If you're trying to detect the notes of a polyphonic recording (multiple notes at the same time) good luck. That's a very tricky problem. I don't know of any way to listen to, say, a recording of a string quartet and have an algorithm separate the four voices. (Wavelets maybe?) If it's just one note at a time, there are several pitch tracking algorithms out there, many of them mentioned in other comments.
The algorithm you want to use will depend on the type of music you are listening to. If you want it to pick up people singing there are a lot of good algorithms out there designed specifically for voice. (That's where most of the research is.) If you are trying to pick up specific instruments you'll have to be a bit more creative. Voice algorithms can be simple because the range of the human singing voice is generally limited to about 100-2000 Hz. (Speaking range is much more narrow). The fundamental frequencies on a piano, however, go from about 27 Hz. to 4200 Hz., so you're dealing with a wider range usually ignored by voice pitch detection algorithms.
The waveform of most instruments is going to be fairly complex, with lots of harmonics, so a simple approach like counting zeros or just taking the autocorrelation won't work. If you knew roughly what frequency range you were looking in you could low-pass filter and then zero count. I'd think you'd be better off though with a more complex algorithm such as the Harmonic Product Spectrum mentioned by another user, or YAAPT ("Yet Another Algorithm for Pitch Tracking"), or something similar.

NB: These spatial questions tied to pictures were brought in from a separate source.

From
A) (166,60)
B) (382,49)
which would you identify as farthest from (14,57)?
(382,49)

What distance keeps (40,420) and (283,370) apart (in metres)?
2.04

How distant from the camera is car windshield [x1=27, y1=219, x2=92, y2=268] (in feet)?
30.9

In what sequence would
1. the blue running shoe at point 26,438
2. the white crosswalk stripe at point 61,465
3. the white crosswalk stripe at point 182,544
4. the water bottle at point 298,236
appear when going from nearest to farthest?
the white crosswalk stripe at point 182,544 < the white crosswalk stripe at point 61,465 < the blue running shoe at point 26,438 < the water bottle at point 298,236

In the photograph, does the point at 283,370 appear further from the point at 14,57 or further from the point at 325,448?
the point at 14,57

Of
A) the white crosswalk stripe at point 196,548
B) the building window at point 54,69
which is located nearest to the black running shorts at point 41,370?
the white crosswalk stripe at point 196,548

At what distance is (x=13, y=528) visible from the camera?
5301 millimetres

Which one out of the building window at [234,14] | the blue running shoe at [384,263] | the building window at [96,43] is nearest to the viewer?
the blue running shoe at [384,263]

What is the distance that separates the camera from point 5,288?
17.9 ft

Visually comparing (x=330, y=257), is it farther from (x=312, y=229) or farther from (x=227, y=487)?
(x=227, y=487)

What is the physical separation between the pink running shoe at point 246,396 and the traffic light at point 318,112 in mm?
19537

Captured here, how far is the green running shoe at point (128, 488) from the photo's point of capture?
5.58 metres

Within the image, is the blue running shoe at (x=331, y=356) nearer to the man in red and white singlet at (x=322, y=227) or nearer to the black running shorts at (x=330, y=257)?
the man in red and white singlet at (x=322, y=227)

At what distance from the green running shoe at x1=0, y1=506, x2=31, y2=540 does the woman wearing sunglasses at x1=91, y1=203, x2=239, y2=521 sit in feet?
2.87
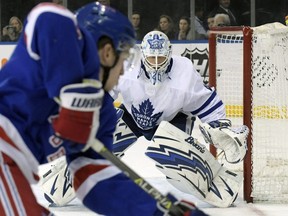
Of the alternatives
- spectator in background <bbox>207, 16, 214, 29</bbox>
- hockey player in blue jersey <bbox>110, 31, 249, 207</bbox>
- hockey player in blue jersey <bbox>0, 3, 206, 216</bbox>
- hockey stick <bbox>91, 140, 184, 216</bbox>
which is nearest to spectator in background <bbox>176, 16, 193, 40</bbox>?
spectator in background <bbox>207, 16, 214, 29</bbox>

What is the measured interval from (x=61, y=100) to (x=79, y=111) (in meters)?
0.04

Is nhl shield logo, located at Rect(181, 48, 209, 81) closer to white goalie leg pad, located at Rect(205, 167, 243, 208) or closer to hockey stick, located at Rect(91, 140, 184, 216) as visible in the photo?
white goalie leg pad, located at Rect(205, 167, 243, 208)

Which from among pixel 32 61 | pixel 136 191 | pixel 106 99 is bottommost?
pixel 136 191

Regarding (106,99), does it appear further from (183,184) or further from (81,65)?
(183,184)

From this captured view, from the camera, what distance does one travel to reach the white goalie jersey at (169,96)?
3.55m

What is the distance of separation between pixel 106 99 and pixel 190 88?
154 cm

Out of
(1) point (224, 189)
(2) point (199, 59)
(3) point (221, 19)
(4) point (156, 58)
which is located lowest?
(1) point (224, 189)

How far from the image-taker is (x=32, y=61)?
1729mm

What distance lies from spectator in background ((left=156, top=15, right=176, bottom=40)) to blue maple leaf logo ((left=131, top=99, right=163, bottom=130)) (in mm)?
3724

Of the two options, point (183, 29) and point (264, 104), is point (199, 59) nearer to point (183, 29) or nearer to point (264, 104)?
point (183, 29)

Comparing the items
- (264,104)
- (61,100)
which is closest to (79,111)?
(61,100)

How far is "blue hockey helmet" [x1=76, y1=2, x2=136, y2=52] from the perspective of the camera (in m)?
1.82

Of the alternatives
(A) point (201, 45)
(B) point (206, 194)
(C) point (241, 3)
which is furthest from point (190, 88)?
(C) point (241, 3)

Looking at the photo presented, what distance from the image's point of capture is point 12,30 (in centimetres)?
740
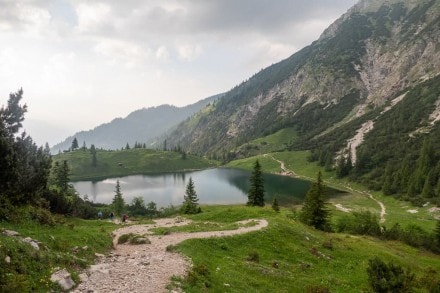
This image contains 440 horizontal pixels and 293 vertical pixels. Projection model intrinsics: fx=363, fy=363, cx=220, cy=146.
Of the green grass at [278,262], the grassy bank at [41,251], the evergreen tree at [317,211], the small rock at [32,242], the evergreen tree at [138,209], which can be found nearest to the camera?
the grassy bank at [41,251]

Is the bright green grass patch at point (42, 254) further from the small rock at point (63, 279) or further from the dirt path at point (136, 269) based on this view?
the dirt path at point (136, 269)

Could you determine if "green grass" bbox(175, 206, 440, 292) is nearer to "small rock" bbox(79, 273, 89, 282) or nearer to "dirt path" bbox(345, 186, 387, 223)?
"small rock" bbox(79, 273, 89, 282)

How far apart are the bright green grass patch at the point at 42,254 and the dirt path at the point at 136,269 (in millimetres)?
1068

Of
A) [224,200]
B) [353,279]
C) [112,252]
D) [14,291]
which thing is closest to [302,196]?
[224,200]

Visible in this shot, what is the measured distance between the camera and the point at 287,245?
38.6 meters

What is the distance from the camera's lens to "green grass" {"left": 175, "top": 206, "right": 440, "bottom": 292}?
25594 mm

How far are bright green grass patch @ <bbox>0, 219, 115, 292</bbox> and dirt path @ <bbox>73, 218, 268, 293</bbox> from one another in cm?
107

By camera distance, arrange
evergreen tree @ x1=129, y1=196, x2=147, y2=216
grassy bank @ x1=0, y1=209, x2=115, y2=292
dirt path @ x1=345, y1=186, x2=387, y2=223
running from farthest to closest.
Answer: evergreen tree @ x1=129, y1=196, x2=147, y2=216
dirt path @ x1=345, y1=186, x2=387, y2=223
grassy bank @ x1=0, y1=209, x2=115, y2=292

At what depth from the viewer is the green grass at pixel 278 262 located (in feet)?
84.0

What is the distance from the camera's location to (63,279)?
1878 centimetres

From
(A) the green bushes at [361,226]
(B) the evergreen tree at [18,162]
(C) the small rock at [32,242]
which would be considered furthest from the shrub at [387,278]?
(A) the green bushes at [361,226]

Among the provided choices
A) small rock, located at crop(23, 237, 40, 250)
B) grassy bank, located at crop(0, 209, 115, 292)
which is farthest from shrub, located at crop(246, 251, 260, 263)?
small rock, located at crop(23, 237, 40, 250)

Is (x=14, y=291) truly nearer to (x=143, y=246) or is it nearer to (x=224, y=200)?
(x=143, y=246)

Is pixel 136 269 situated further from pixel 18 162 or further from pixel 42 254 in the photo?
pixel 18 162
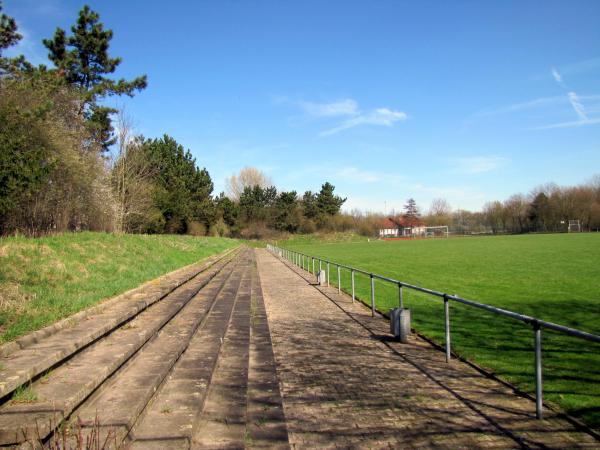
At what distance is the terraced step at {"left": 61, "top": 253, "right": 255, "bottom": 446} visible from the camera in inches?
148

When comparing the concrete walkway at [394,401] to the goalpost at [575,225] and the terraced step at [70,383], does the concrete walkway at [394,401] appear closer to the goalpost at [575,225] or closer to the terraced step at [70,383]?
the terraced step at [70,383]

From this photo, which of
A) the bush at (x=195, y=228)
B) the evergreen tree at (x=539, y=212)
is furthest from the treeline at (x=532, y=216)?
the bush at (x=195, y=228)

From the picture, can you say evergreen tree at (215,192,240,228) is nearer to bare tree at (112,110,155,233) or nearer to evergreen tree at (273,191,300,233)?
evergreen tree at (273,191,300,233)

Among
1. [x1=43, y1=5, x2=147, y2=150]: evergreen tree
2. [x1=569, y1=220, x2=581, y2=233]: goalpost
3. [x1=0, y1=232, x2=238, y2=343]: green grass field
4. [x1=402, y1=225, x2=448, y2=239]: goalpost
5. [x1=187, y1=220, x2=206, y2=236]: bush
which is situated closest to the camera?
[x1=0, y1=232, x2=238, y2=343]: green grass field

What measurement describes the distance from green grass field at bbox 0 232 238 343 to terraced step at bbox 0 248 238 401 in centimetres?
24

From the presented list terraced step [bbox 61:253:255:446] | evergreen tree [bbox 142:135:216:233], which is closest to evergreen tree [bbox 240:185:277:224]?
evergreen tree [bbox 142:135:216:233]

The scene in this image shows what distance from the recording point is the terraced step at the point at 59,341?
428cm

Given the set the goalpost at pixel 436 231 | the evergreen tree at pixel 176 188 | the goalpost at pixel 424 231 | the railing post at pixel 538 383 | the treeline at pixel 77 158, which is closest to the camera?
the railing post at pixel 538 383

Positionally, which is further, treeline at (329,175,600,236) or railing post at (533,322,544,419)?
treeline at (329,175,600,236)

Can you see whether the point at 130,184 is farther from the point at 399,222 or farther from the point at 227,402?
the point at 399,222

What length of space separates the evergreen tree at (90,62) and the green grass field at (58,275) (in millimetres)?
12204

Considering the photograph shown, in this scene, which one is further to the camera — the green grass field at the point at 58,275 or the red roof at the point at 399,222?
the red roof at the point at 399,222

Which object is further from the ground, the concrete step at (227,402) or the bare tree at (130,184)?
the bare tree at (130,184)

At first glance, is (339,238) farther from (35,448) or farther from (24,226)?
(35,448)
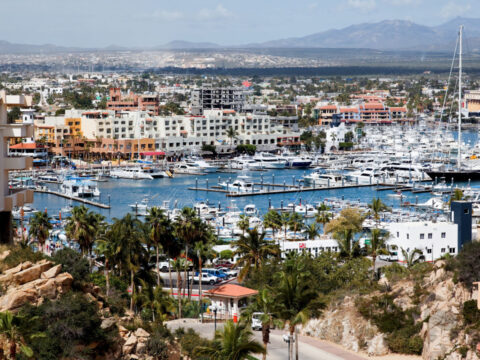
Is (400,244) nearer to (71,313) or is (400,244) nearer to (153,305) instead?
(153,305)

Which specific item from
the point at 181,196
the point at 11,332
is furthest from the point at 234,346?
the point at 181,196

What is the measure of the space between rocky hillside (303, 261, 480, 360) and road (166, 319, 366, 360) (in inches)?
18.3

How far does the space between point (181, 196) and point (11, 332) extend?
61.7 metres

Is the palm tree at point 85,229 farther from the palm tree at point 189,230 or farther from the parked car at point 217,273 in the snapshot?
the parked car at point 217,273

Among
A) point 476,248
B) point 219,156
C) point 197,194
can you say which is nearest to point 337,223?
point 476,248

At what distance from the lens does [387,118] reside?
152500 millimetres

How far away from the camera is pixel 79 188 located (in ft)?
235

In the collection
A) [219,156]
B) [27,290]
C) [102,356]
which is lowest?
[219,156]

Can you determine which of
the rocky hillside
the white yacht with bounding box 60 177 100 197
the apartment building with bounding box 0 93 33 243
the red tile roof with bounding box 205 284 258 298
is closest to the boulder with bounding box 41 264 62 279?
the apartment building with bounding box 0 93 33 243

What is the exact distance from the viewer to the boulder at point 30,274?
507 inches

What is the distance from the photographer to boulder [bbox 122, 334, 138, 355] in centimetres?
1350

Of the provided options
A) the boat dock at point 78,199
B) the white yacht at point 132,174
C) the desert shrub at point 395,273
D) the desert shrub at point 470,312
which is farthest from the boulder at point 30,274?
the white yacht at point 132,174

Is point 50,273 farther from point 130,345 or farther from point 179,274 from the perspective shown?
point 179,274

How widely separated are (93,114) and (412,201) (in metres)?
45.9
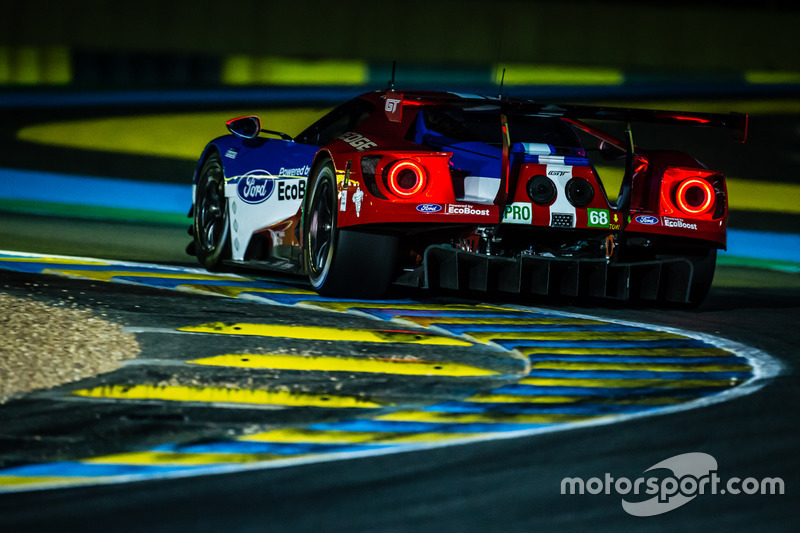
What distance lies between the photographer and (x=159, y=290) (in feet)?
24.3

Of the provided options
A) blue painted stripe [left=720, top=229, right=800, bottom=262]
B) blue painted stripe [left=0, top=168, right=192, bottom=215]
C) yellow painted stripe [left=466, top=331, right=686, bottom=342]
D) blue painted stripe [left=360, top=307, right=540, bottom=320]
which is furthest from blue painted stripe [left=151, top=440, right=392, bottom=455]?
blue painted stripe [left=0, top=168, right=192, bottom=215]

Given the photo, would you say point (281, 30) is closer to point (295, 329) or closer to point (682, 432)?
point (295, 329)

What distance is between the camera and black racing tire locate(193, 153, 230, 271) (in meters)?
8.54

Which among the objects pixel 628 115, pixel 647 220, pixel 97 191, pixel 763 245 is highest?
pixel 628 115

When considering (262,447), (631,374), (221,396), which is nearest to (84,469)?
(262,447)

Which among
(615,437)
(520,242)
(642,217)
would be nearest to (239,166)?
(520,242)

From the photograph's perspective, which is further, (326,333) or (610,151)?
(610,151)

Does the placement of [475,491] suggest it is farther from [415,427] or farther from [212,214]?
[212,214]

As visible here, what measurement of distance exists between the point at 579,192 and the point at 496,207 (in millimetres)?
534

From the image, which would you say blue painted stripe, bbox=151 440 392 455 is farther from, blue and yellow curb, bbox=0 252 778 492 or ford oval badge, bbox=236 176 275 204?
ford oval badge, bbox=236 176 275 204

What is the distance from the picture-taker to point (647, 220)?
6941 millimetres

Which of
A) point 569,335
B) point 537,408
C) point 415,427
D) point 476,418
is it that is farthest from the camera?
point 569,335

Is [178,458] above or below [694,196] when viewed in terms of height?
below

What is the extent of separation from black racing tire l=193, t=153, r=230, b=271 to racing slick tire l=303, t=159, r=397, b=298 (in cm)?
139
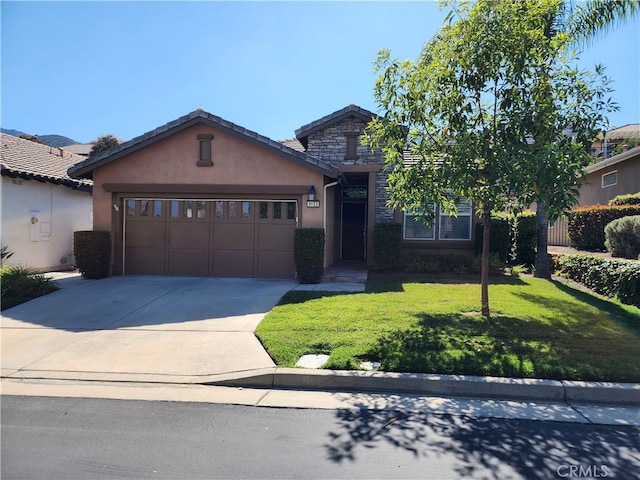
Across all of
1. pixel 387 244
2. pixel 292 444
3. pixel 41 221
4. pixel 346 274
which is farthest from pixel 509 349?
pixel 41 221

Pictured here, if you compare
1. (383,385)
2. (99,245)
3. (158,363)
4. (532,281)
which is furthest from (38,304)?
(532,281)

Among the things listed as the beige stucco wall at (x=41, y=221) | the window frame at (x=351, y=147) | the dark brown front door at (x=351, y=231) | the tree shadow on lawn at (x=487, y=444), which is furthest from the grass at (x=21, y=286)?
the dark brown front door at (x=351, y=231)

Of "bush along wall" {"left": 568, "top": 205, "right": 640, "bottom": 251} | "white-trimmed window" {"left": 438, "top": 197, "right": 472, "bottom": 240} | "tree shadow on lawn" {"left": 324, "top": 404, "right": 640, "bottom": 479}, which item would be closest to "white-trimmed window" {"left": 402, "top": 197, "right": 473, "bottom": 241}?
"white-trimmed window" {"left": 438, "top": 197, "right": 472, "bottom": 240}

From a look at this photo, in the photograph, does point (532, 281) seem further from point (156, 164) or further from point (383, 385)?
point (156, 164)

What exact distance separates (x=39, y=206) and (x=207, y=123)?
23.2 ft

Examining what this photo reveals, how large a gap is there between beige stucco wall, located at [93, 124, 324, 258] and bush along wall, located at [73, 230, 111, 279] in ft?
2.39

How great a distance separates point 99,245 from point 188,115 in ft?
14.6

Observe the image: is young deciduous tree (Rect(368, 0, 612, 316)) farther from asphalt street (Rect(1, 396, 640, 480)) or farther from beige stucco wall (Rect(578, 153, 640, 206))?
beige stucco wall (Rect(578, 153, 640, 206))

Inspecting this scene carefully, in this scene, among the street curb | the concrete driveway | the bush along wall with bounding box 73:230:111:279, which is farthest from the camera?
the bush along wall with bounding box 73:230:111:279

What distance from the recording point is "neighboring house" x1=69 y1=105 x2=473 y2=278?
38.8 feet

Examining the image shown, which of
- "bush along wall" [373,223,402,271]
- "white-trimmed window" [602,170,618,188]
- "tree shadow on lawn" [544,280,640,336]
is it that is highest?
"white-trimmed window" [602,170,618,188]

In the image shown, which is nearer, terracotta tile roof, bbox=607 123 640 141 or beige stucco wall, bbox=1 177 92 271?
beige stucco wall, bbox=1 177 92 271

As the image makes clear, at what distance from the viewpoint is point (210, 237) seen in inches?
487

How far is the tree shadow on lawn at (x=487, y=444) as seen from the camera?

One last problem: some instruments, the piano in particular, will have the problem of missing fundamentals and inharmonicity. Missing fundamentals can be dealt with by the pitch tracking fact they have to be since fundamentals are often cut out in electronic transmission...though you'll probably still get some octave errors. Inharmonicity however, will give you problems if somebody plays a note in the bottom octaves of the piano. Normal pitch tracking algorithms aren't designed to deal with inharmonicity because the human voice is not significantly inharmonic.
You basically need a spectrum analyzer. You might be able to to a FFT on a recording of an analog input, but much depends on the resolution of the recording.
what immediately comes to my mind:
filter out very low frequencies (drums, bass-line),
filter out high frequencies (harmonics)
look for peaks in the FFT output for the melody
I am not sure, if that works for very polyphonic sounds - maybe googling for "FFT, analysis, melody etc." will return more info on possible problems.